A Raízen, uma das maiores empresas do setor de energia do Brasil, anunciou nesta sexta-feira (5) que obteve o apoio da maior parte de seus credores para avançar em um plano de reestruturação financeira que envolve aproximadamente R$ 64,7 bilhões em dívidas. A proposta inclui novos aportes dos acionistas, alterações nos prazos de pagamento e a conversão de parte das dívidas em participação acionária. O objetivo é aliviar a pressão sobre o caixa da companhia e criar condições para que a empresa retome o crescimento nos próximos anos sem comprometer suas operações.
Detalhes do plano de reestruturação
Pelo plano, a Shell fará um aporte de R$ 3,5 bilhões na companhia. Além disso, 45% das dívidas incluídas na recuperação extrajudicial serão convertidas em ações da empresa, enquanto o restante terá os prazos de pagamento renegociados. A estratégia também prevê uma transformação estrutural significativa. Até o fim de 2027, a Raízen pretende separar seus negócios em duas empresas independentes: uma focada na produção de açúcar, etanol e bioenergia e outra dedicada à distribuição de combustíveis e lubrificantes da marca Shell.
Segundo a companhia, a recuperação extrajudicial tem caráter exclusivamente financeiro e não afeta compromissos com clientes, fornecedores, revendedores ou consumidores.

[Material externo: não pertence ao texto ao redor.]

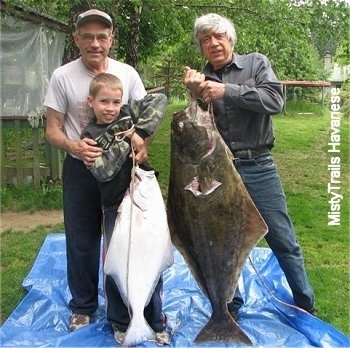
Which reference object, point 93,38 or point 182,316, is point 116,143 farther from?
point 182,316

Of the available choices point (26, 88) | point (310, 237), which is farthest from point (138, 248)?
Result: point (26, 88)

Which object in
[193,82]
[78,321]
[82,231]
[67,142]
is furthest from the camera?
[78,321]

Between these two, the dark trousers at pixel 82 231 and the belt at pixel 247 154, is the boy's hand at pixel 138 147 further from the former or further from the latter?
the belt at pixel 247 154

A medida visa reorganizar as finanças sem interromper as atividades operacionais.
Como a Raízen chegou a uma dívida bilionária
A Raízen entrou com pedido de recuperação extrajudicial em março deste ano para renegociar cerca de R$ 65 bilhões em dívidas financeiras. A recuperação extrajudicial é um acordo em que a empresa renegocia parte das dívidas diretamente com alguns credores, sem a mediação da Justiça. O objetivo é conseguir mais prazo ou melhores condições de pagamento para reorganizar as finanças e evitar problemas mais graves, como a falência.
A empresa, que atua nos setores de açúcar, etanol e distribuição de combustíveis, vinha enfrentando forte pressão no caixa após anos de investimentos elevados, juros altos, safras afetadas por condições climáticas adversas e queda no desempenho de parte dos negócios. No fim de 2025, a dívida líquida da companhia havia alcançado R$ 55,3 bilhões. No mesmo período, a empresa registrou prejuízo de R$ 15,6 bilhões, impactado por perdas contábeis relacionadas à reavaliação de ativos.
Histórico da Raízen
A Raízen foi criada em 2011 como uma joint venture entre a Cosan e a Shell, combinando as operações de produção de açúcar e etanol da Cosan com a rede de distribuição de combustíveis da Shell no Brasil. Desde então, a empresa se tornou uma referência no setor, mas enfrentou desafios financeiros nos últimos anos devido a fatores econômicos e climáticos.
Com o apoio dos credores, a Raízen espera superar a crise e retomar sua trajetória de crescimento, mantendo sua posição de destaque no mercado de energia brasileiro.